For some reason when I was pregnant with Alex, I somehow got it into my head that all babies were alike. I’ll allow you to revel in my stupidity for a moment, because even for me, this is quite a doozy. Go ahead, roll your eyes. I do.
I think Dr. Spock probably said that most PREGNANCIES were alike, you know, if you puked your guts out from the moment the sperm hit the ova, to the moment the baby crowned, it was likely that you repeated that with Baby #2. I can’t honestly say that my pregnancies were all that alike, besides my propensity to become brilliantly fat with each baby, no matter if I was hugging the bowl or stuffing my face.
But Alex was born and BAM! He was IMMEDIATELY nothing like his brother. He looked like a small yellow old man/garden gnome whereas Ben had looked shockingly like Chairman Mao. Then he acted nothing like his brother, further solidifying how dumb that thought train had been.
Where Ben preferred the company of his mobile to human interaction, I literally could not put Alex down without evoking a tantrum.

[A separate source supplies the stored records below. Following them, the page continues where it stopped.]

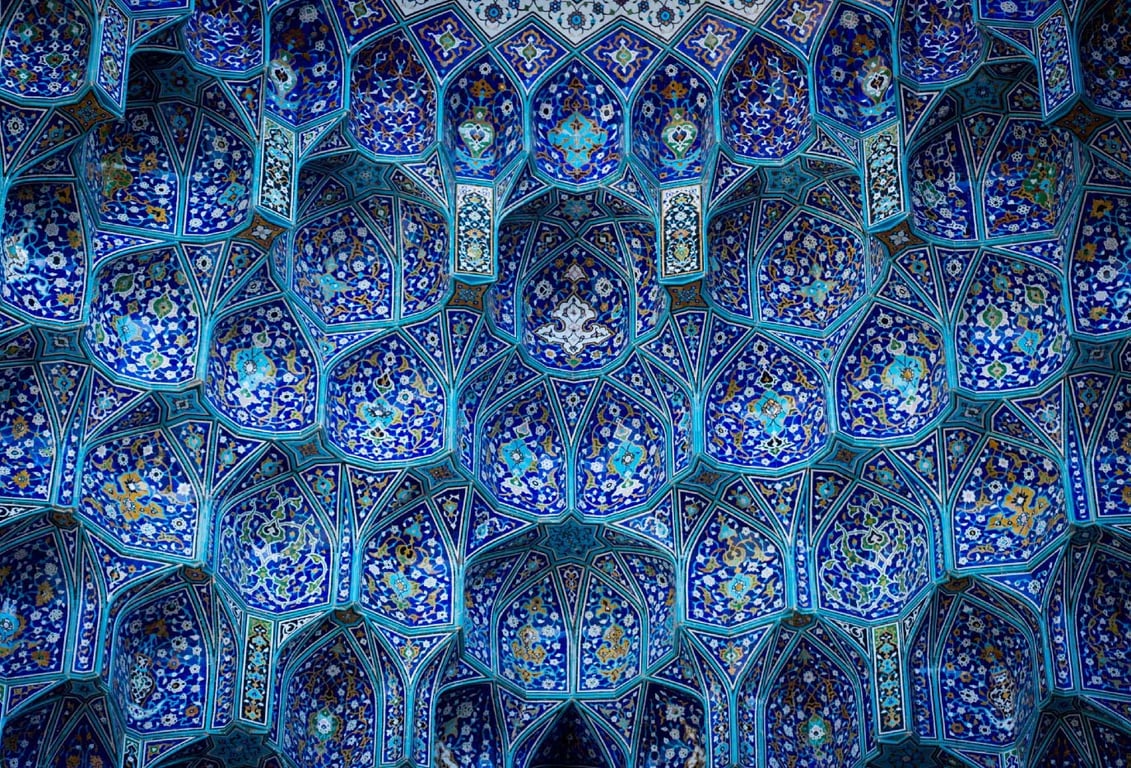 Its Design Is Based On The Application Of "Divine Geometry" In Islamic Art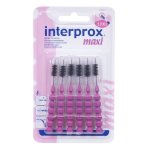 Interprox brossettes maxi (mauve)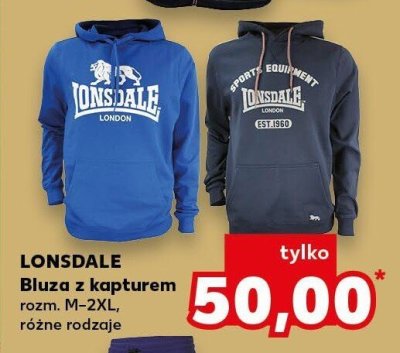 Bluza z kapturem  promocja w Kaufland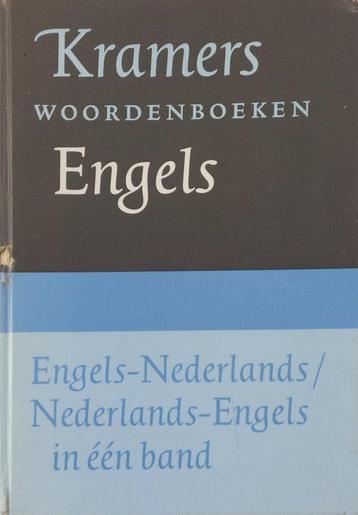 Kramers woordenboeken Engels en Nederlands beschikbaar voor biedingen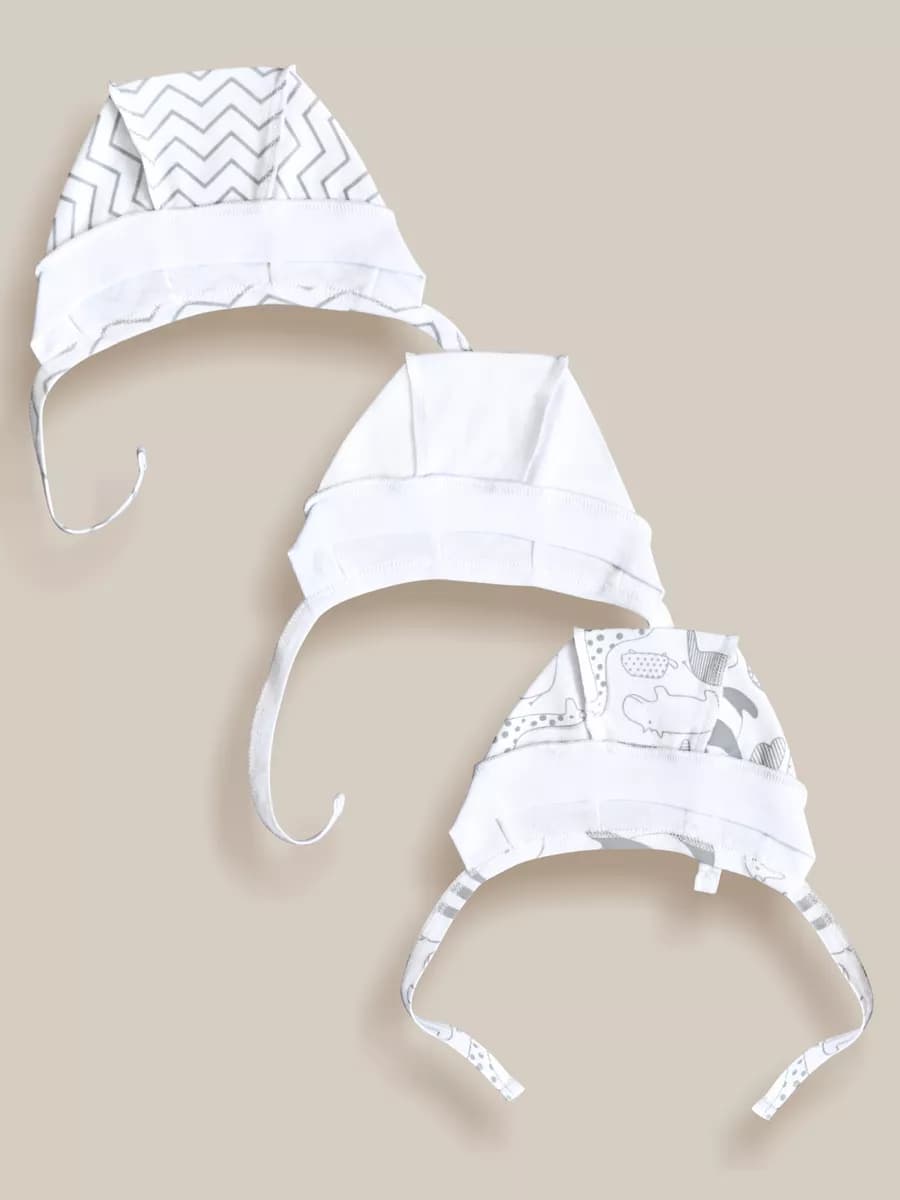 Чепчик для новорожденного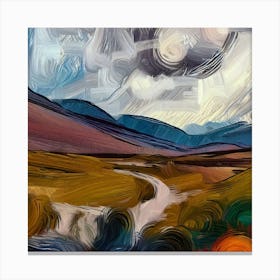Scottish Highlands Series 1 Canvas Print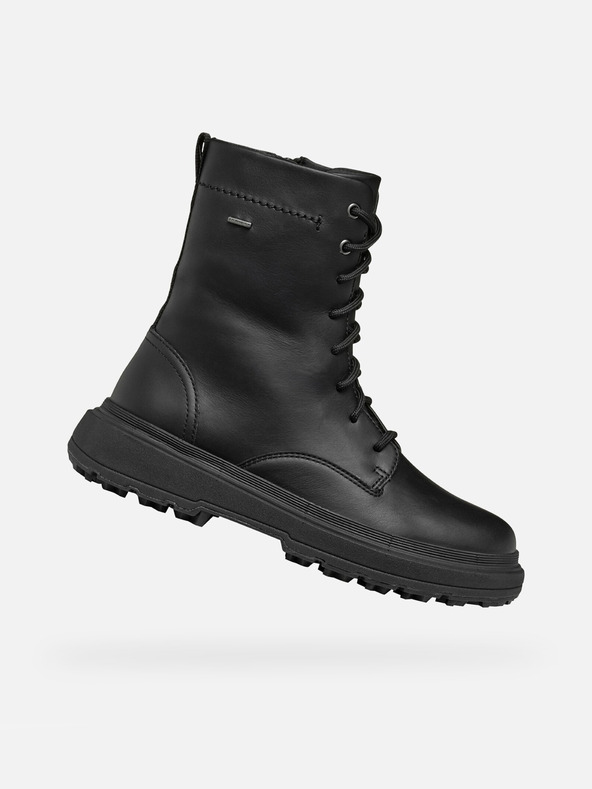Geox Černá dámská kotníková obuv Geox Lamidie + Grip ABX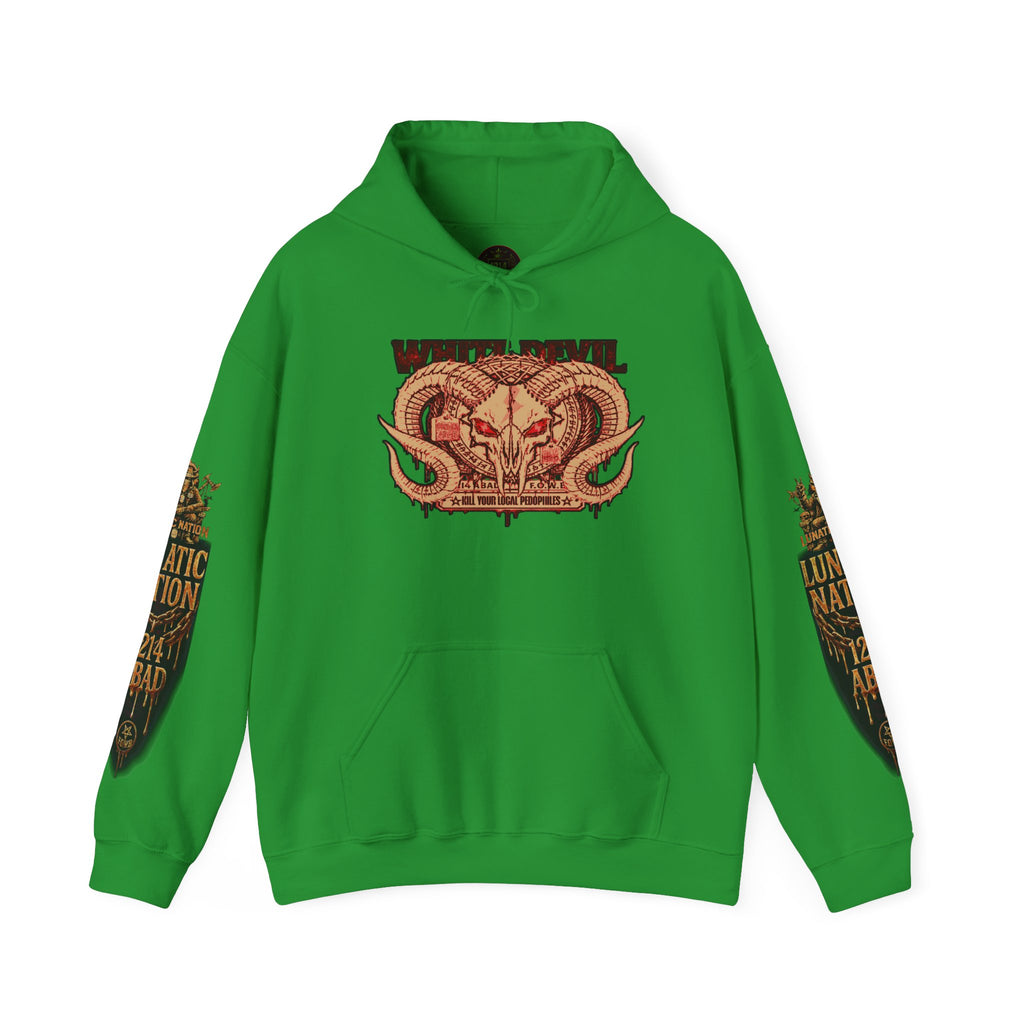 Zero Tolerance 1214 ABAD Lunatic Nation Design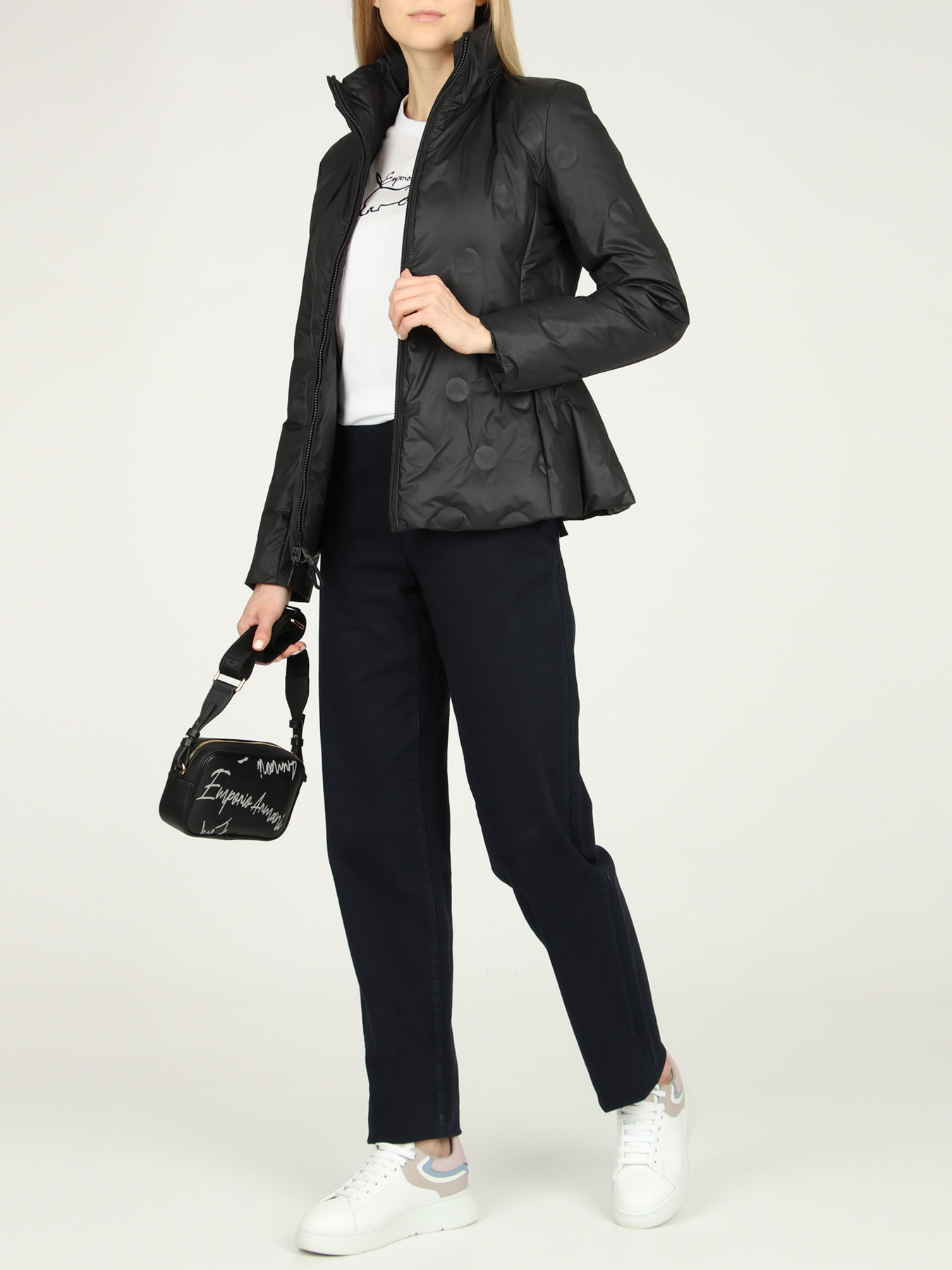 Демісезонна куртка Emporio Armani модель 3R2B61-2NYBZ-0999 Демісезонна куртка Emporio Armani модель 3R2B61-2NYBZ-0999 Фото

He was born with separation anxiety so fierce that I nearly lost my marbles. No, I mean, like Crazy Town USA type marble loss (not ACTUAL marbles, because with a toddler, why on earth would I have marbles around?).
Language is one of those pesky ways in which Alex was nothing like his brother. Where Alex sat in his bouncy seat and babbled different sounds and managed a first word by age one, “kitty,*” Ben barely spoke until he was three. And then, only with the aid of speech and occupational therapy.
Now, of course, he never STOPS talking, and Alex is right along side of him, yelling over each other to hear and be heard. The tone and timbre of their voices are identical (Finally! Something that IS the same) and if I can’t hear who is doing the speaking, I cannot tell them apart.
When you get closer, of course, one of them speaks coherently and the other speaks and while some words may emerge, it’s more like listening to a long monologue done by someone in another language. Either Toddler or Devil, depending on his mood. Alex is my clone, be it good or bad, he’s very similar to me, although he’s infinitesimally more charming than I could ever be.
As proof of his infinite charm-a-bility I offer you this:
Whenever Alex has something with ketchup plopped neatly onto his tray for ultimate dipping pleasure, he partakes of the sweet red goo. Rather than use a pointless utensil, he would much prefer to place one of his fingers into the mound, coat the tip of his finger in it and then offer it to whomever it is that is sitting nearest to him.
Which is often me.
He offers it to me as “ice cream.” As in “Want some ice cream, Mommy?” Although with less intelligible words. And obviously, with less ice cream. Alex tears through the entire mound that way, finger full by disgusting finger full, each time gently promising ice cream when he will only deliver ketchup.
Can we get him a shirt that says, “Future Used Car Salesman?”
Anyway. Like I alluded to, you can understand a fraction of what Alex is saying up and to a point, always with context, and it’s frustrating for us all as he is obviously really saying SOMETHING. What it was, nobody really knew, except, of course, for Alex.
Earlier in the week, though, I woke up, grumbled to myself about having to get up and shuffled down the stairs to come upon my Alex, who ran full steam into my legs, demanding to be picked up.
“Hi Mommy,” he screamed joyfully. “How’s it going?”
“I’m fine, Alex,” I replied, confused. “How are you?”
“I’m watching TV with Ben,” he hollered (Alex was born without an inside voice. This is, apparently, genetic). “Come sit with us.”
It was like I’d somehow gone to Turkey, gotten off the plane knowing all the Turkish I know (answer: none), and found that I could understand the cabbie perfectly. I don’t know if it was me or Alex or both, but it was like the Intelligible Switch was flipped into the ON position.
And now, the talking back begins. The Terrible and Terrific Two’s. I couldn’t be happier**.
“Might I interest you in a genuine pair of WOODEN NICKELS? I only have one pair left and they’re going fast! Hurry and take advantage of this once-in-a-lifetime offer!”
*sounded like “titty.”
**I could, but it would involve a pit of black beans and wrestling female gladiators. And oodles of illegal AND immoral narcotics.